Free Will is the second studio album by American poet Gil Scott-Heron, released in August 1972 on Flying Dutchman Records. Recordings sessions for the album took place on March 2 and 3, 1972 at RCA Studios in New York City, and production was handled by producer Bob Thiele. It is the follow-up to Scott-Heron's critically acclaimed studio debut, Pieces of a Man (1971), and it is the second album to feature him working with keyboardist Brian Jackson. Free Will is also Scott-Heron's final studio album for Flying Dutchman. The album reissued on compact disc in 2001 by Bluebird Records with alternative takes of eight tracks from the original album.

Music
Free Will featured a format which divides the LP's two sides, musically. The first side is made up of five recordings done by Scott-Heron and the entire band, which once again featured Brian Jackson playing a major role as he did on the previous album, Pieces of a Man. The title track opens up the album with a meditation on personal responsibility. One of Scott-Heron's best known performances, "The Get out of the Ghetto Blues" is a moving ghetto warning and features bluesy instrumentation by pianist Brian Jackson and guitarist David Spinozza. The second side functions more as a live rap session with Brian Jackson on flute and a couple of percussionists. "Ain't No New Thing" emphasizes Scott-Heron's black pride, which he previously displayed on his debut album, by presenting an argument about the placement of black culture into the American mainstream:

"Wiggy" is a haiku-like appreciation of natural black hair. The themes of police brutality, violence, and self-exploration are still present as they were on Scott-Heron's previous albums. "No Knock", a reference to a police policy whereby knocking is not required before entering a house, and "... And Then He Wrote Meditations", a tribute to John Coltrane, continue these themes.
· · · · · · ·
• _Given request A_: Condense the paragraph of the album description that begins "Free Will is the second studio album" into a bulleted list that keeps its main facts.

• _Provided records_:
· · · · · · ·
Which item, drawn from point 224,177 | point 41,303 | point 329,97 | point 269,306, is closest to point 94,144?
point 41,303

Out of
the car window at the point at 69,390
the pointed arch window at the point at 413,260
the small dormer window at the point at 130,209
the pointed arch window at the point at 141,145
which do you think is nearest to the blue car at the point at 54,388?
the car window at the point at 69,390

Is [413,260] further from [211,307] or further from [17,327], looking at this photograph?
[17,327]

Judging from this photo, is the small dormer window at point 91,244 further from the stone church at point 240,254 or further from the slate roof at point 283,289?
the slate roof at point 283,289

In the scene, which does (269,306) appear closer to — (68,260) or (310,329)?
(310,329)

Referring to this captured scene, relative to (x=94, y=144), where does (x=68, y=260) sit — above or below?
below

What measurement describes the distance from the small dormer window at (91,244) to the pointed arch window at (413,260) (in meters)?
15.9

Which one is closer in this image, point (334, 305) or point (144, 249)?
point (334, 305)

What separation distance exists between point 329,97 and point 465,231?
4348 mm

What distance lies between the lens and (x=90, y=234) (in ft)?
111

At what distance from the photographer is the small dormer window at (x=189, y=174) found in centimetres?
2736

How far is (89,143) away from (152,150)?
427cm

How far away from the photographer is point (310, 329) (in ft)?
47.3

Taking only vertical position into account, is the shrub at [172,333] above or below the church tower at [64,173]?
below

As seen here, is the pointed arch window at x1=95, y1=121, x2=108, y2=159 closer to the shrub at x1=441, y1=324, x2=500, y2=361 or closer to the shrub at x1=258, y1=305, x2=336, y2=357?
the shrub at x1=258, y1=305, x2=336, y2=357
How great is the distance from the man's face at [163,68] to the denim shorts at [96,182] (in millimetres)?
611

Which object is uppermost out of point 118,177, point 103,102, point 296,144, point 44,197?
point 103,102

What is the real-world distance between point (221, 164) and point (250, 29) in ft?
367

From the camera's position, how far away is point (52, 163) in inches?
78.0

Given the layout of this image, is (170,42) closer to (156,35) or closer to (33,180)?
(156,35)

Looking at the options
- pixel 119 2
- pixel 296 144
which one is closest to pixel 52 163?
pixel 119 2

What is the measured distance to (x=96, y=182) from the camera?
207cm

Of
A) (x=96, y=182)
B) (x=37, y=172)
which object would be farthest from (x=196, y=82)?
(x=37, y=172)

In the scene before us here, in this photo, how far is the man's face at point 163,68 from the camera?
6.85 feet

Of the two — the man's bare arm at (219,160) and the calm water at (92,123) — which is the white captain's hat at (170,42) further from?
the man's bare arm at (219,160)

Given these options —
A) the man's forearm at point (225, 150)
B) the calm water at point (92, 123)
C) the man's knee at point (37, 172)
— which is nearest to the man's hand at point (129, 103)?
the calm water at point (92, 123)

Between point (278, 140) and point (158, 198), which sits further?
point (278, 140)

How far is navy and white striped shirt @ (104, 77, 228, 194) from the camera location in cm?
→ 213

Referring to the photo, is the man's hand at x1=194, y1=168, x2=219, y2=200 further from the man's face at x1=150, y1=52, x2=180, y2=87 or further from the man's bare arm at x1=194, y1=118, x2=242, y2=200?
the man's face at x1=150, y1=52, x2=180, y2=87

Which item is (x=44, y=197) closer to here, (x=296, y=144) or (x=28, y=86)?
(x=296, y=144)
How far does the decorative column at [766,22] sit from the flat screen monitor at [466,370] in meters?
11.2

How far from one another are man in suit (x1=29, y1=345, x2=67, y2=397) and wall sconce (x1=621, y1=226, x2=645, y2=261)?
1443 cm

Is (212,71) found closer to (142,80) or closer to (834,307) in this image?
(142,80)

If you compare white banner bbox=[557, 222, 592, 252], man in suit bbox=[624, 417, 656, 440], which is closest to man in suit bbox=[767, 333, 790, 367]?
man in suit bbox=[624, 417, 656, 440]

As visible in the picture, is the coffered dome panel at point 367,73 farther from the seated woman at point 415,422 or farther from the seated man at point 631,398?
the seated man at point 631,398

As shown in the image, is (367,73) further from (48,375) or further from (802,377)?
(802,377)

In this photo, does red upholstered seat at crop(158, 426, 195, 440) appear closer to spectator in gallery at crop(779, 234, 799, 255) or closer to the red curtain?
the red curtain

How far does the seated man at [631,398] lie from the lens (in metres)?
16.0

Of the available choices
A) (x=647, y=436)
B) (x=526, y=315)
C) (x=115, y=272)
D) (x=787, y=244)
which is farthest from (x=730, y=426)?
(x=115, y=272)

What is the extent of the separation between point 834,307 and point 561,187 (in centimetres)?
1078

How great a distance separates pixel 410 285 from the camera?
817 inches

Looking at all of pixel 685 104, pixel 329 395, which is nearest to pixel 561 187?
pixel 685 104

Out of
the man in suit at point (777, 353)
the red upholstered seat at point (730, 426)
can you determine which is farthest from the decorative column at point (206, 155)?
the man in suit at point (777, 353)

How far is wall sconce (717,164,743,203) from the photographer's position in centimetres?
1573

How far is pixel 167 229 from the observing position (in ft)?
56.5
· · · · · · ·
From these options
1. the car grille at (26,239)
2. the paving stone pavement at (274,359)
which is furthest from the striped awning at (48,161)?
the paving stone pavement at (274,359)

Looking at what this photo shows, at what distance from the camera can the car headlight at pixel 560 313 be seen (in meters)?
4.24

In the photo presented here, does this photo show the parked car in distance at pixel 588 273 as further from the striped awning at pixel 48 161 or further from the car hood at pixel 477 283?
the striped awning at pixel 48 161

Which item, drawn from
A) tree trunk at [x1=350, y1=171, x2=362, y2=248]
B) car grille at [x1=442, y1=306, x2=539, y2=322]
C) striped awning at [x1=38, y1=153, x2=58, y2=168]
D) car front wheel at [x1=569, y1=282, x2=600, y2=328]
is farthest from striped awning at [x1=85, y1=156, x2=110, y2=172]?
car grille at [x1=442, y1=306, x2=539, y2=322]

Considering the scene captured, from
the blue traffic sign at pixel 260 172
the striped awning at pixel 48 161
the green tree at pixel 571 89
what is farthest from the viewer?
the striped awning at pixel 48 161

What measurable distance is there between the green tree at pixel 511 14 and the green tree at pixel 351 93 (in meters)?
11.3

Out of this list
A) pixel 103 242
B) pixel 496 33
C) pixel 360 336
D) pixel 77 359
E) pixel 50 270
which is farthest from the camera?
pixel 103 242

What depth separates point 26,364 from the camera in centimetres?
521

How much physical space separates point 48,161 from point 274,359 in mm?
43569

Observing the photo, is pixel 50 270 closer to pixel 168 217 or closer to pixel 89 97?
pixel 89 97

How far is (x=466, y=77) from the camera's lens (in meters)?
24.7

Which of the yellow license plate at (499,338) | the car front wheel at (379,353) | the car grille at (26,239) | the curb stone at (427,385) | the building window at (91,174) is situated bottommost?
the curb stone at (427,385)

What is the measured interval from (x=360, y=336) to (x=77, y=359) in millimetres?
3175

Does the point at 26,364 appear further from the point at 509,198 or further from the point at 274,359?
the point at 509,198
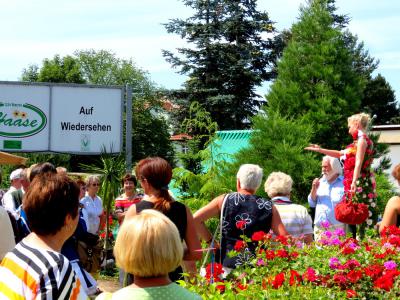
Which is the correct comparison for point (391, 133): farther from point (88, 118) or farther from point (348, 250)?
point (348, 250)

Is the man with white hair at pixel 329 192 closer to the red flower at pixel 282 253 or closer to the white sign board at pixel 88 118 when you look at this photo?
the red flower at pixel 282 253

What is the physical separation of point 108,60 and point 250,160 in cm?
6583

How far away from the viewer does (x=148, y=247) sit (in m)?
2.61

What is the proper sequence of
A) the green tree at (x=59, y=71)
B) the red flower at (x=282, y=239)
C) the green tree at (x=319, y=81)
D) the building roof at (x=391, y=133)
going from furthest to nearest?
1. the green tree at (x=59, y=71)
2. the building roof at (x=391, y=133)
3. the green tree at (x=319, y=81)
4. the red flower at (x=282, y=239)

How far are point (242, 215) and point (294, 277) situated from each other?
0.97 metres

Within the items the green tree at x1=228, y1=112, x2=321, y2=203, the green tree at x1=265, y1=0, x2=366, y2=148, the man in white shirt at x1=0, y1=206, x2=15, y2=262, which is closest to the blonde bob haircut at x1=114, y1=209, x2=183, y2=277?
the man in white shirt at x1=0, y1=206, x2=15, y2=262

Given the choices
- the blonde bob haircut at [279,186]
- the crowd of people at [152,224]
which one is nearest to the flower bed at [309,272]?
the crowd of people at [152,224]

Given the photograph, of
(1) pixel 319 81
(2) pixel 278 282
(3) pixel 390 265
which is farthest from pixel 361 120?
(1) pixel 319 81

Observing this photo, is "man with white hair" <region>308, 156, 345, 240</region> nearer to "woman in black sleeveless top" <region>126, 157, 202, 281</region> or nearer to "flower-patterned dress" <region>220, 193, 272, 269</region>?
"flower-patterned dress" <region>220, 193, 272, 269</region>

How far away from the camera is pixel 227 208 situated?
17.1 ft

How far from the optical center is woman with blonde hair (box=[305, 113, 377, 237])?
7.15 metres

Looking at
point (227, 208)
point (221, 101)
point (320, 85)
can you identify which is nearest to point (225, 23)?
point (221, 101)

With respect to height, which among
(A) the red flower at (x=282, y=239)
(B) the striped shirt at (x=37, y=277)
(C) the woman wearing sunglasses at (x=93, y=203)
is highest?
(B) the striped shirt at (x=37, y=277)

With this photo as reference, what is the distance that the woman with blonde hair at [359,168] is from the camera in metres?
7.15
· · · · · · ·
• _Given request B_: Echo back, line for line, the part of the listing that opens with the line containing "Is the man with" and closes with the line containing "0.97 metres", with both of those lines included.

• _Full output A_:
- Second studio album by American poet Gil Scott-Heron, released in August 1972 on Flying Dutchman Records
- Recorded March 2 and 3, 1972, at RCA Studios in New York City, with Bob Thiele as producer
- Follow-up to his critically acclaimed debut, Pieces of a Man (1971), and his second album with keyboardist Brian Jackson
- His final studio album for Flying Dutchman
- Reissued on compact disc in 2001 by Bluebird Records with alternative takes of eight tracks from the original album

• _Full output B_:
Is the man with white hair at pixel 329 192 closer to the red flower at pixel 282 253 or closer to the white sign board at pixel 88 118 when you look at this photo?
the red flower at pixel 282 253

What is the physical separation of point 108,60 and point 250,160 in cm?
6583

How far away from the viewer does (x=148, y=247) sit (in m)?
2.61

What is the proper sequence of
A) the green tree at (x=59, y=71)
B) the red flower at (x=282, y=239)
C) the green tree at (x=319, y=81)
D) the building roof at (x=391, y=133)
going from furthest to nearest?
1. the green tree at (x=59, y=71)
2. the building roof at (x=391, y=133)
3. the green tree at (x=319, y=81)
4. the red flower at (x=282, y=239)

How far are point (242, 215) and point (294, 277) situated from each other?
0.97 metres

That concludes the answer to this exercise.